Dalle prime diagnosi all’autocura, dalle terapie tradizionali alle cure biomediche: un percorso eterogeneo di risanamento
Superate le reticenze, Abeba espone l’incapacità di controllare l’urina alla madre che a sua volta si confronta con altre figure. Infatti, in casa era ancora presente la TBA che l’aveva aiutata a partorire, la suocera e le donne, parenti e vicine, che l’avevano assistita fino a quel momento. Si crea così uno spazio relazionale dinamico e variegato di saperi e di pratiche, che rispecchia quanto sostiene Benoist (1993) a proposito della scena in cui si cerca di fronteggiare la malattia.

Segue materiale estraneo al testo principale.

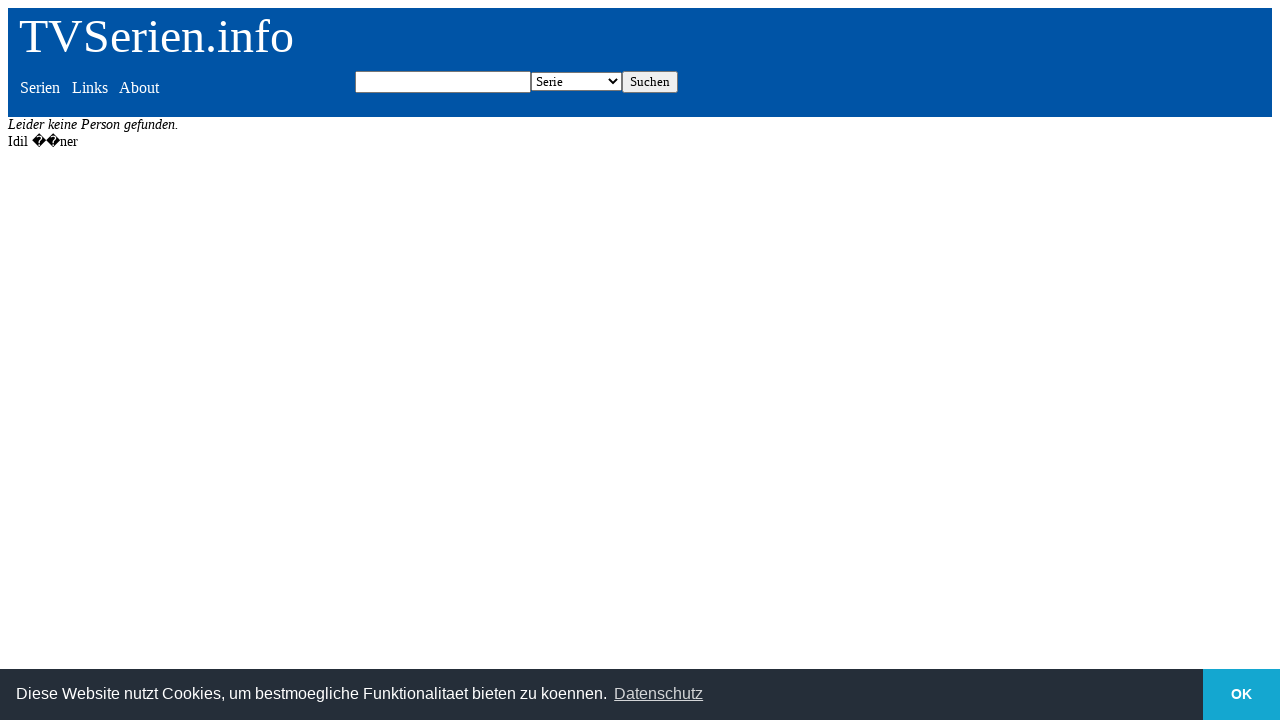

--- FILE ---
content_type: text/html; charset=UTF-8
request_url: https://tvserien.info/psearch.php?such=Idil%20%EF%BF%BD%EF%BF%BDner
body_size: 842
content:
<body>
<style TYPE="text/css">
a { text-decoration:none; color:blue;}
 a:visited { text-decoration:none; color:darkblue;}
 a:hover { text-decoration:none; color:red;}
header a { text-decoration:none; color:white;}
header a:visited { text-decoration:none; color:white;}
header a:hover { text-decoration:underline; color:white;}
section {
	width: 50%;
	border: 0;
	margin: 0;
	padding: .5em;
	display: table-cell;
}
header {
  background-color: #0054A6;
  font-family: Tahoma;
}
article {
  font-family: Verdana;
  max-width: 1000px;
}
header p { 
  color: white;
  background-color: #0054A6;
}
header section { 
  color: white;
  background-color: #0054A6;
  margin-top: 0;
  margin-bottom: 0;
}

</style>

<link rel="stylesheet" type="text/css" href="https://cdn.jsdelivr.net/npm/cookieconsent@3/build/cookieconsent.min.css" />  



<header>
  <p style="font-size: 3em;margin-top: 0;margin-bottom: 0">&nbsp;<a href="/">TVSerien.info</a></p>
  <section>&nbsp;<a href="/list.php">Serien</a>&nbsp;&nbsp;&nbsp;<a href="/links.php">Links</a>&nbsp;&nbsp;&nbsp;<a href="/about.php">About</a></section>
  <section>
<form ACTION="/search.php" METHOD="POST">
  				<table border="0" width="100%" cellspacing="0" cellpadding="0">
			    <td align="right"><input TYPE="text" NAME="such" style="font-family: Tahoma"></td>
             <td align="center"><select size="1" name="wert" style="font-family: Tahoma">
                    <option selected>Serie</option>
                    <option>Schauspieler</option>
		    <option>Film</option>
                    <option>Episode</option>
                  </select>
		          </td>
	<td align="left"><input TYPE="submit" VALUE="Suchen"
            style="font-family: Tahoma"></td>
           </table>
     </form>
</section>
</header>

<article><style> .search-result { font-family: Verdana; font-size: 14px; } </style><div class="search-result"><em>Leider keine Person gefunden.</em><br>Idil ��ner</div></article>

<aside>
</aside>


<script src="https://cdn.jsdelivr.net/npm/cookieconsent@3/build/cookieconsent.min.js" data-cfasync="false"></script>
<script>
window.cookieconsent.initialise({
  "palette": {
    "popup": {
      "background": "#252e39"
    },
    "button": {
      "background": "#14a7d0"
    }
  },
  "theme": "edgeless",
  "content": {
    "message": "Diese Website nutzt Cookies, um bestmoegliche Funktionalitaet bieten zu koennen.",
    "dismiss": "OK",
    "link": "Datenschutz",
    "href": "http://tvserien.info/datenschutz.php"
  }
});
</script>
</body>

«Intorno al capezzale della persona malata c’è un incontro straordinario di una gamma di personaggi. Si può vedere sicuramente il medico e i suoi assistenti, ma anche la famiglia, qualche lontano parente e – in maniera meno visibile – altre persone che danno il loro aiuto attraverso infusi, erbe e preghiere. In questo stretto spazio gli attori si affollano insieme; essi simbolizzano tutti i corpi di una società; dai poteri ufficiali della scienza agli echi oscuri delle tradizioni magiche, passando attraverso i legami sentimentali, interessi e alleanze che costituiscono il parentado».
È in questo intreccio di figure, di saperi condivisi o specialistici, di pratiche eterogenee (tutte tese al comune obiettivo del ripristino di una condizione socialmente accettabile di salute) che l’evento di malattia viene plasmato al fine di rispondere al senso di angoscia che l’esperienza di malessere e il suo disagio comportano.
Abeba comprende che durante il parto è accaduto qualcosa che ha cambiato la sua situazione; percepisce infatti di essere passata da uno stato di normalità ad uno di “anormalità” che la rende malata e che attiva immediatamente un’urgenza di comprensione.